▶ _Requirement A_
Please rewrite the listing from the line with "Is the yellow" through its end, changing "nearest" to "closest" and leaving everything else as it is.

•••••

Thus it is in the communist society that the ideals of human freedom
and equality are truly realised for the first time. Freedom not
only from political oppression but from economic compulsion and
subjugation and intellectual enslavement. Freedom to enjoy and
experience life in its diverse dimensions. Equality not only before
the law but in the enjoyment of society's material and intellectual
wealth. Equality in worth and dignity for everyone in society.
Communist society is not a dream or utopia. All the conditions
for the formation of such a society have already created within
the capitalist world itself. The scientific, technological and
productive powers of humanity have already grown so enormously
that founding a society committed to the well-being of all is
perfectly feasible. The spectacular advances in communication
and information technology during the last two decades have meant
that the organization of a world community with collective participation
in the design, planning and execution of society's diverse functions
is possible more than ever before. A large part of these resources
is now either wasted in different ways or is even deliberately
used to hinder efforts to improve society and satisfy human needs.
But for all the immensity of society's material resources, the
backbone of communist society is the creative and living power
of billions of men and women beings freed from class bondage,
wage-slavery, intellectual slavery, alienation and degradation.
The free human being is the guarantee for the realization of communist
society.
Communist society is not a utopia. It is the goal and result of
the struggle of an immense social class against capitalism; a
living, real and ongoing struggle that is as old as bourgeois
society itself. Capitalism itself has created the great social
force that can materialise this liberating prospect. The staggering
power of capital on a global scale is a reflection of the power
of a world working class. Unlike other oppressed classes in the
history of human society, the working class cannot set itself
free without freeing the whole of humanity. Communist society
is the product of workers' revolution to put an end to the system
of wage-slavery; a social revolution which inevitably transforms
the entire foundation of the production relations.
Proletarian revolution and workers' state
The
exponents and ideologues of the bourgeoisie accuse Marxism and
worker-communism of advocating force and violence to achieve their
social objectives. The truth, however, is that it is the bourgeois
system itself that is founded on organised violence; violence
against people, against their bodies and minds, against their
thoughts and emotions, against their hopes and aspirations and
against their struggle to improve their lives and the world they
live in.
The wage-labour system, that is the daily compulsion of the great
majority of people to sell their physical and intellectual abilities
to others in order to make a living, is the source and essence
of the violence which is inherent of this system. This naked violence
has many direct victims: Women, workers, children, the aged, people
of the poorer regions of the world, anyone who asks for their
rights and stands up to any oppression, and anyone who has been
branded as belonging to this or that "minority". In
this system, thanks essentially to the rivalry of capitals and
economic blocs, war and genocide have assumed staggering proportions.
The technology of war and mass destruction is far more advanced
than the technology used in production of goods. The bourgeoisie's
global arsenal can annihilate the world several times over. This
is the system that has actually used horrendous nuclear and chemical
weapons against people. Bourgeois society can also take pride
in its remarkable advances in turning crime, murder, abuse and
rape into a routine fact of life in this system.

•••••

▶ _Requirement B_
Decide whether each statement agrees with the passage on communist society, and support each yes or no with the deciding words quoted from it. (i) The technology of war is more advanced than the technology used in producing goods. (ii) The working class can free itself without freeing the whole of humanity. (iii) Communist society is described as a utopia.

•••••

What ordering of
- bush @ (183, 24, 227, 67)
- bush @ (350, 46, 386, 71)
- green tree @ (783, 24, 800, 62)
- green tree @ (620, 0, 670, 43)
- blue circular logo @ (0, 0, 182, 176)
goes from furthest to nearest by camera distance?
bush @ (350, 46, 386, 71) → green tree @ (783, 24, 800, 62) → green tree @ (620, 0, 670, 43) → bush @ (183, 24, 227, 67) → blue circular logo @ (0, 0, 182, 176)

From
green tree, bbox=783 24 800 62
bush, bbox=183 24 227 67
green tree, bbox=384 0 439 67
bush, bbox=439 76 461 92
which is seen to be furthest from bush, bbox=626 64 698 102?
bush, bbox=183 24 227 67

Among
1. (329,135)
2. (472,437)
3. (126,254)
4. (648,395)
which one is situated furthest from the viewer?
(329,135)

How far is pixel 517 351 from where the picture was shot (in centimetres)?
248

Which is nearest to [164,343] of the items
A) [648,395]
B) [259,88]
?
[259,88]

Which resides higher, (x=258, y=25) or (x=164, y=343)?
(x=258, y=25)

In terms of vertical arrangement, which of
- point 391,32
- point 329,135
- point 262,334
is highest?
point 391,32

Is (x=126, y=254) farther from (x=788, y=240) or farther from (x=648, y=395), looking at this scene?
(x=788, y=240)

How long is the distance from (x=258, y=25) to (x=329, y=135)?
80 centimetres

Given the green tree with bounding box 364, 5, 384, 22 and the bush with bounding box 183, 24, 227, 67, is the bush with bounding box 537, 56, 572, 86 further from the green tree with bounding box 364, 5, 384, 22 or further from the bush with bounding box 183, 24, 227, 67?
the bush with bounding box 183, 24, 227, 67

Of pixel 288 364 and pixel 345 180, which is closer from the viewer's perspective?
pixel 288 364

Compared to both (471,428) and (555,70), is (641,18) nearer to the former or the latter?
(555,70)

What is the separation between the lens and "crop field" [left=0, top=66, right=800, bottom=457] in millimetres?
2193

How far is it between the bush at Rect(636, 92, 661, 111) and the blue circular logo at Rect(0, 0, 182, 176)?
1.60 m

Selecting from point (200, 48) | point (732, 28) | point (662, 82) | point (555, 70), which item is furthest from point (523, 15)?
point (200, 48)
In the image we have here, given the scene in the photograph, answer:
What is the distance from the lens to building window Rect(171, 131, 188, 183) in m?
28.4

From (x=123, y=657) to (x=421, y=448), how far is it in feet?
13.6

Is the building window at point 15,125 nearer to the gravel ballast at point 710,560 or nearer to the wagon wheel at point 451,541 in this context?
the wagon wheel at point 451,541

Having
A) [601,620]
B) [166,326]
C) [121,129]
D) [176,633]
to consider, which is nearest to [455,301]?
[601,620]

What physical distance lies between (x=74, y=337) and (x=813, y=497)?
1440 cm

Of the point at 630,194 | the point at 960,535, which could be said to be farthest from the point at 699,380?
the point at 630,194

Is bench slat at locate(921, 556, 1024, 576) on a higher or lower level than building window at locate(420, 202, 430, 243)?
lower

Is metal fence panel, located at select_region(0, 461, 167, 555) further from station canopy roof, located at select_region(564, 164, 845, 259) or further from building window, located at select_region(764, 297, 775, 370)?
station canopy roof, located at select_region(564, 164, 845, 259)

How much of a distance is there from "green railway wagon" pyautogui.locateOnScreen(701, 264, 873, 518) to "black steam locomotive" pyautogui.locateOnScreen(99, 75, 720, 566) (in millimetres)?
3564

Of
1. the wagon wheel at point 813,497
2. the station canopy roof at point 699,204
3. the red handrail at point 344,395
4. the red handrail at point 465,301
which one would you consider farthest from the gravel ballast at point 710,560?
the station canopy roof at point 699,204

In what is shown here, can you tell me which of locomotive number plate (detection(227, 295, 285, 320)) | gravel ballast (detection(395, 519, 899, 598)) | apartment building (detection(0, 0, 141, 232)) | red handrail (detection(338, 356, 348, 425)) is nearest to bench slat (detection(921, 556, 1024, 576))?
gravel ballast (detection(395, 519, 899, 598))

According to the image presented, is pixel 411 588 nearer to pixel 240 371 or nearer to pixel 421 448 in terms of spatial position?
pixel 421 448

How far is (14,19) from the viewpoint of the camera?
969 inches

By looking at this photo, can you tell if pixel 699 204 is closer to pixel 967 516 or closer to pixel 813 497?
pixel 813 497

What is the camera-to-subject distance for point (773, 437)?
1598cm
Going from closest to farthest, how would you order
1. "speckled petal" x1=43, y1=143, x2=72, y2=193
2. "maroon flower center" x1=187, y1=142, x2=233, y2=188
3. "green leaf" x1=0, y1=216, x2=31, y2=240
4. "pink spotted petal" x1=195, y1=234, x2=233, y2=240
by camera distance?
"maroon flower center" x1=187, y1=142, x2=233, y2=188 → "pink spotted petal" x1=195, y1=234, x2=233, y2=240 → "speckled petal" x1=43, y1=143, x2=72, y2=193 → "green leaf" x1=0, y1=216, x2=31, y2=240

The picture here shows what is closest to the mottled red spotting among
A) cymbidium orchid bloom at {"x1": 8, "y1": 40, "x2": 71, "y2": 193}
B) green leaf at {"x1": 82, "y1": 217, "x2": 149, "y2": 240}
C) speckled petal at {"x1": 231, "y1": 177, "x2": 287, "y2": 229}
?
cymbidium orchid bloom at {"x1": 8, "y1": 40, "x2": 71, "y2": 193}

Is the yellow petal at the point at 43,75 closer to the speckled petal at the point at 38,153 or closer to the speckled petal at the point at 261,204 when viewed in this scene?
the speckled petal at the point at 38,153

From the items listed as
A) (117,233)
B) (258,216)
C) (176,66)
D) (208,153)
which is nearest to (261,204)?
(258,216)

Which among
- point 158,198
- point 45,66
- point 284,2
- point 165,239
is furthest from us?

•••••

▶ _Task response A_
Is the yellow petal at the point at 43,75 closer to the speckled petal at the point at 38,153 or closer to the speckled petal at the point at 261,204 when viewed in this scene?
the speckled petal at the point at 38,153

From the items listed as
A) (117,233)
B) (258,216)
C) (176,66)
D) (208,153)
which is closest to (261,204)?
(258,216)

Which among
- point 158,198
- point 45,66
- point 284,2
- point 165,239
is furthest from us?

▶ _Task response B_
(i) Yes: "The technology of war and mass destruction is far more advanced than the technology used in production of goods."
(ii) No: "the working class cannot set itself free without freeing the whole of humanity."
(iii) No: "Communist society is not a utopia."